• Рабочее задание 1:
Перепишите короче или в виде списка абзац исходного текста, который начинается словами «Когда кончается большая война». Основные факты сохраните.
• Рабочее задание 2:
Выпишите из исходного текста фрагмент, начиная со слов «Усама бен Ладен может» и заканчивая словами «ее первые жертвы.».

─── Исходный текст

Усама бен Ладен может гордиться: ни за одну бандитскую голову не предлагали миллиарда долларов. Ни на одного не охотились с помощью авианосцев, бомбардировщиков и прочей чудовищной силы. Если б талибы его отдали, то получили бы миллиард и лишили Америку веского довода в пользу бомбардировок. Но теперь война неотвратима. Толпы безумцев беснуются по обе стороны пакистано-афганской границы, угрожая Америке кулаками. Во что превратится одна такая толпа, если на нее упадет одна бомба? Нет смысла в словах о том, что воевать с террористами надо адресно, чтобы не пострадало мирное население. Адресно сражались до позапрошлого века схождением в чистом поле одной рати с другой. Теперь не бывает войн без ударов по городам, штабам и таким местам, где бомбы не различают правых и виноватых. Война еще не началась, а миллионы бегущих от нее уже есть ее первые жертвы.

Когда кончается большая война, историки разбирают начало и не могут не удивляться, какие ничтожные причины лежали в истоках. Сейчас ради чего эти ублюдки напали на Америку? Что было поводом? Зависть бедных к богатым? На деньги, потраченные во зло, Усама бен Ладен мог бы накормить всех бедных афганцев. Большинство арабских стран настолько богаты, что граждане их на том же Манхэттене небоскребы скупают кварталами. Вот бы и поделились своими богатствами с бедными единоверцами.

──────
─── Данные ниже

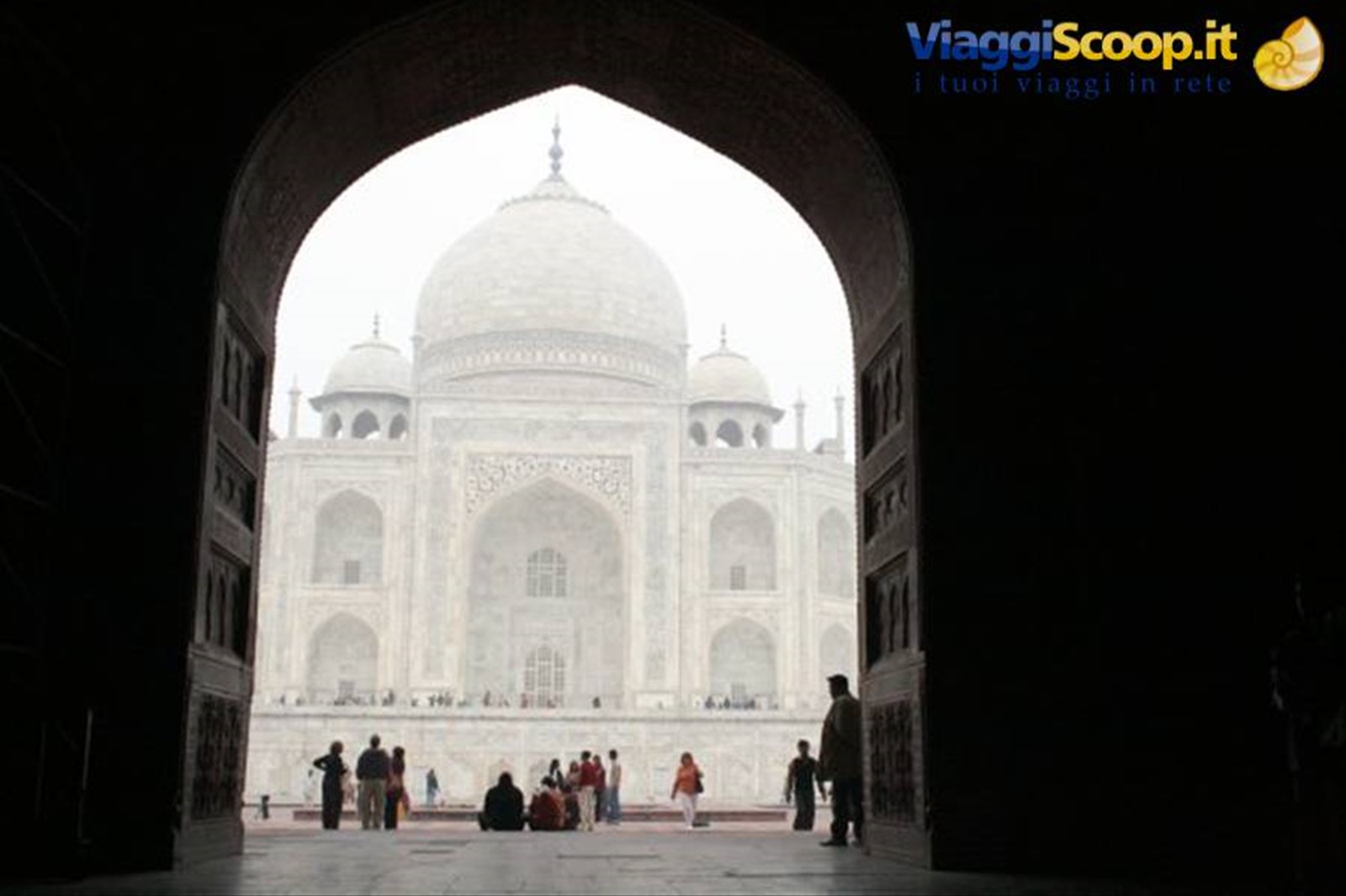 Foto di viaggio in INDIA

──────

• Решение задачи 1:
- По окончании большой войны историки разбирают ее начало и удивляются ничтожности причин.
- Автор спрашивает, ради чего нападавшие атаковали Америку и не была ли поводом зависть бедных к богатым.
- На деньги, потраченные во зло, Усама бен Ладен мог бы накормить всех бедных афганцев.
- Большинство арабских стран настолько богаты, что их граждане скупают небоскребы на Манхэттене кварталами. Этими богатствами они могли бы поделиться с бедными единоверцами.

• Решение задачи 2:
Усама бен Ладен может гордиться: ни за одну бандитскую голову не предлагали миллиарда долларов. Ни на одного не охотились с помощью авианосцев, бомбардировщиков и прочей чудовищной силы. Если б талибы его отдали, то получили бы миллиард и лишили Америку веского довода в пользу бомбардировок. Но теперь война неотвратима. Толпы безумцев беснуются по обе стороны пакистано-афганской границы, угрожая Америке кулаками. Во что превратится одна такая толпа, если на нее упадет одна бомба? Нет смысла в словах о том, что воевать с террористами надо адресно, чтобы не пострадало мирное население. Адресно сражались до позапрошлого века схождением в чистом поле одной рати с другой. Теперь не бывает войн без ударов по городам, штабам и таким местам, где бомбы не различают правых и виноватых. Война еще не началась, а миллионы бегущих от нее уже есть ее первые жертвы.